• What you should do: Rewrite the records starting with the line containing "Karen Kilgariff Bio" and going on through the line containing "Deep Resonance", putting "Earnings" in place of "Salary" and changing nothing else. Leave the pictures out of your answer.

• Supplied data:
##########

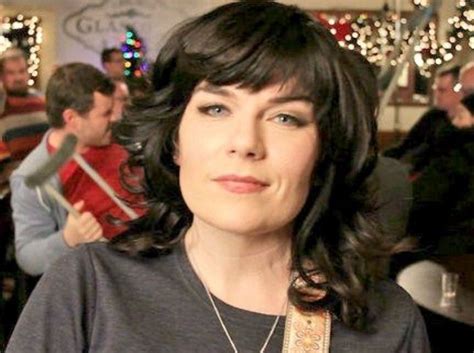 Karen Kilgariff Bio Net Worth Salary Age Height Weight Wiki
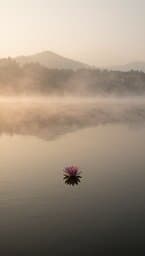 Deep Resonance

##########

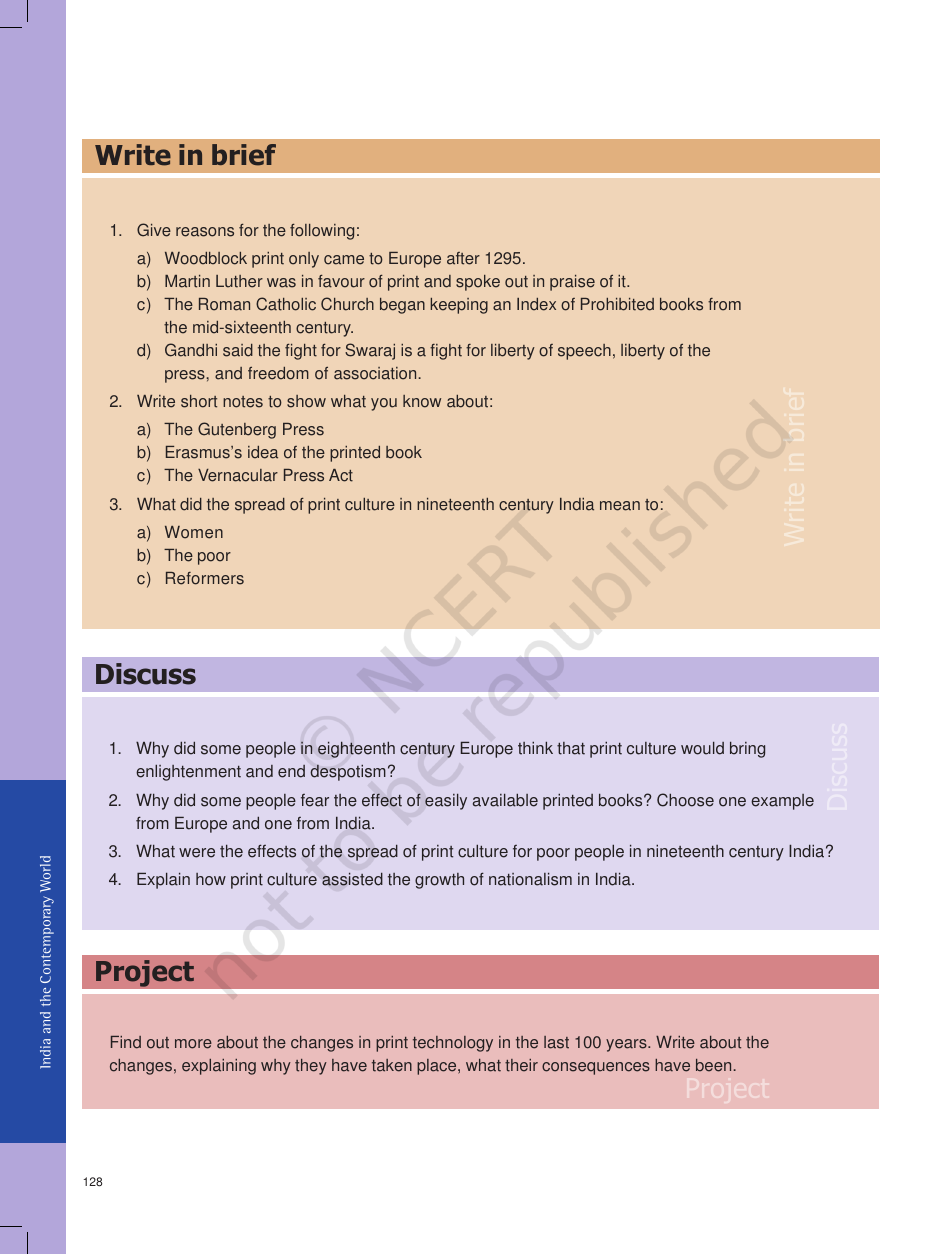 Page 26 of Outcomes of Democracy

##########

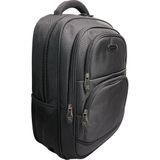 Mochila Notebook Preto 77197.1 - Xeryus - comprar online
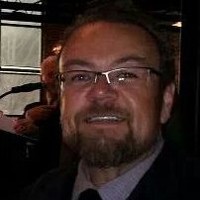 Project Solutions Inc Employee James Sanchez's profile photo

##########

• Reply to the exercise:
 Karen Kilgariff Bio Net Worth Earnings Age Height Weight Wiki
 Deep Resonance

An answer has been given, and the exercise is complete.